1. More fully principled Bayesian estimation of posteriors over parameters, in the form of Stochastic Variational Inference, works well on MNIST, but quite poorly on either categorical data or higher dimensional image datasets
2. Temperature scaling, which basically performs a second supervised calibration using a hold-out set to push your probabilities towards true probabilities, performs well in-distribution but collapses fairly quickly off-distribution (which sort of makes sense given that it too is just another supervised method that can do poorly when off-distribution)

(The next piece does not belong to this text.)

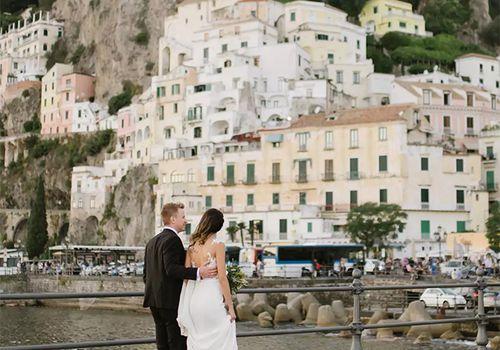 Couple walking by waterfront on Amalfi Coast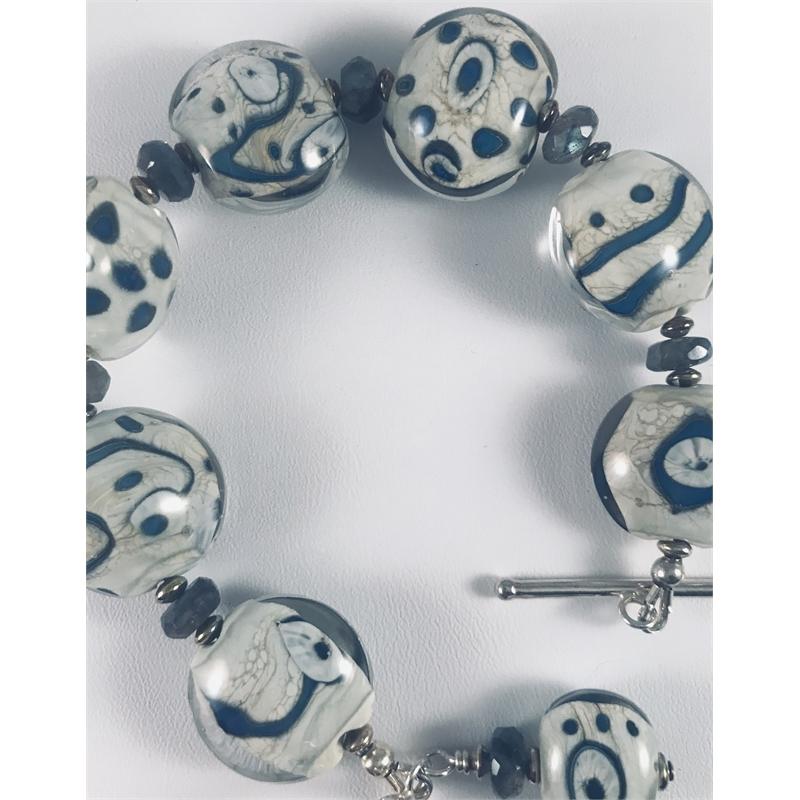 Ivory, white and blue lampworked beaded bracelet  by Linda Sacra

3. In general, ensemble methods, where you train different models on different subsets of the data and take their variance as uncertainty, perform the best across the bigger image models as well as the ad click model, likely because SVI (along with many other Bayesian methods) is too computationally intensive to get to work well on higher-dimensional data
4. Overall, none of the methods worked particularly well, and even the best-performing ones were often confidently wrong off-distribution
I think it's fair to say that we're far from where we wish we were when it comes to models that "know when they don't know," and this paper does a good job of highlighting that in specific fashion.